● PASSAGE SHOWN:
--- START ---

# Cheap wool in Dublin



## shopgirl (12 Mar 2012)

Anyone know anywhere in Dublin to buy cheap wool.  It's for an ongoing project & we'll need quite a lot of it.  Thanks


----------



## huskerdu (12 Mar 2012)

Have you looked at ebay. You might get a cheap job lot.


----------



## Janet (12 Mar 2012)

What are you looking at making and what quantities and quality of wool/yarn are you looking for?  If you want real wool, it doesn't really come in cheap.  If you want any kind of yarn (e.g. acrylic) then you could can get some for cheaper prices.  

There's Springwools in Walkinstown or you could talk to the lovely Jackie and Lisa at This is Knit in the Powerscourt Townhouse Centre.  If you wanted to purchase a very large amount perhaps you could make arrangements to get a big discount.  As well as ebay, there are other online shops that might offer good prices, http://knitshop.co.uk/, for example (although I have to admit I had a bad experience with them a few years ago where I ended up waiting months for something I'd ordered and only got it after posting on a public website asking people if they'd also had problems).

--- END ---

● SUPPLIED DATA:
--- START ---

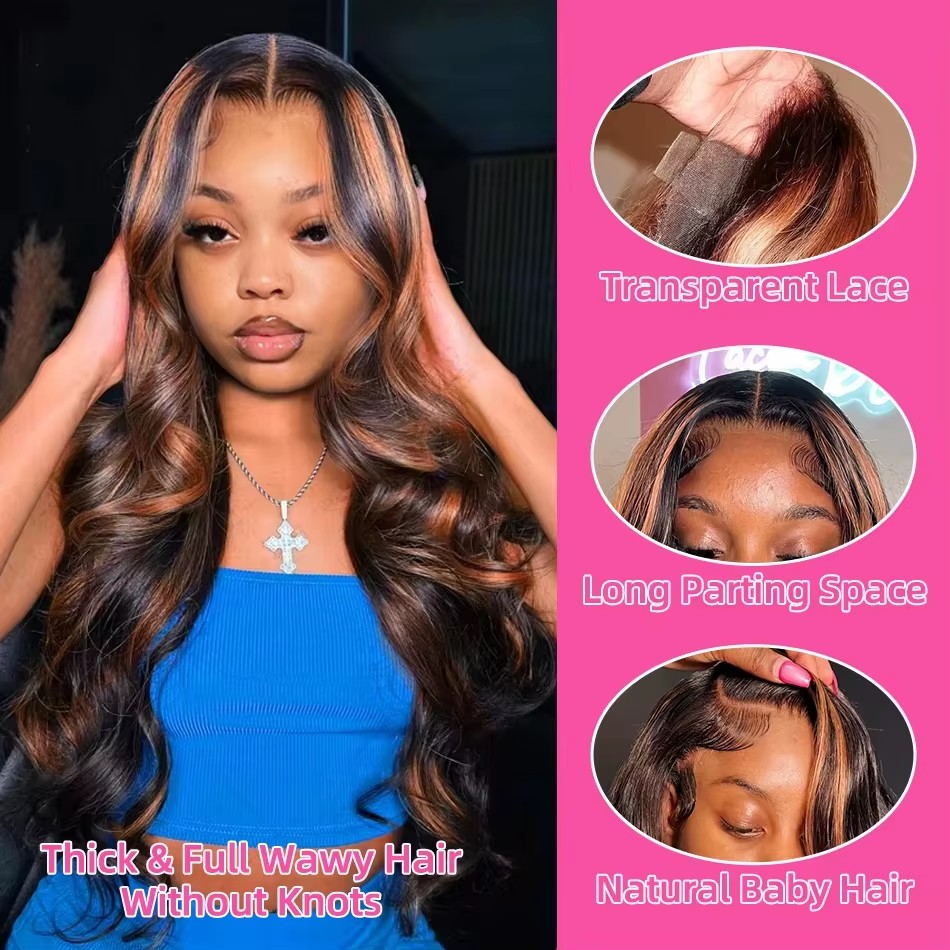 Wig Rambut Asli Highlight Ombr - Lace Front Wigs ulasan dan harga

--- END ---

● STUDY QUESTIONS:
A. In the wool thread, where is This is Knit located?
B. List every shop or website the wool thread suggests as a source for buying wool.
C. Quote everything in the wool thread from "There's Springwools in" down to "also had problems).".

● SOLUTIONS IN ORDER:
A. In the Powerscourt Townhouse Centre.

B.
- ebay
- Springwools in Walkinstown
- This is Knit in the Powerscourt Townhouse Centre
- http://knitshop.co.uk/

C.
There's Springwools in Walkinstown or you could talk to the lovely Jackie and Lisa at This is Knit in the Powerscourt Townhouse Centre.  If you wanted to purchase a very large amount perhaps you could make arrangements to get a big discount.  As well as ebay, there are other online shops that might offer good prices, http://knitshop.co.uk/, for example (although I have to admit I had a bad experience with them a few years ago where I ended up waiting months for something I'd ordered and only got it after posting on a public website asking people if they'd also had problems).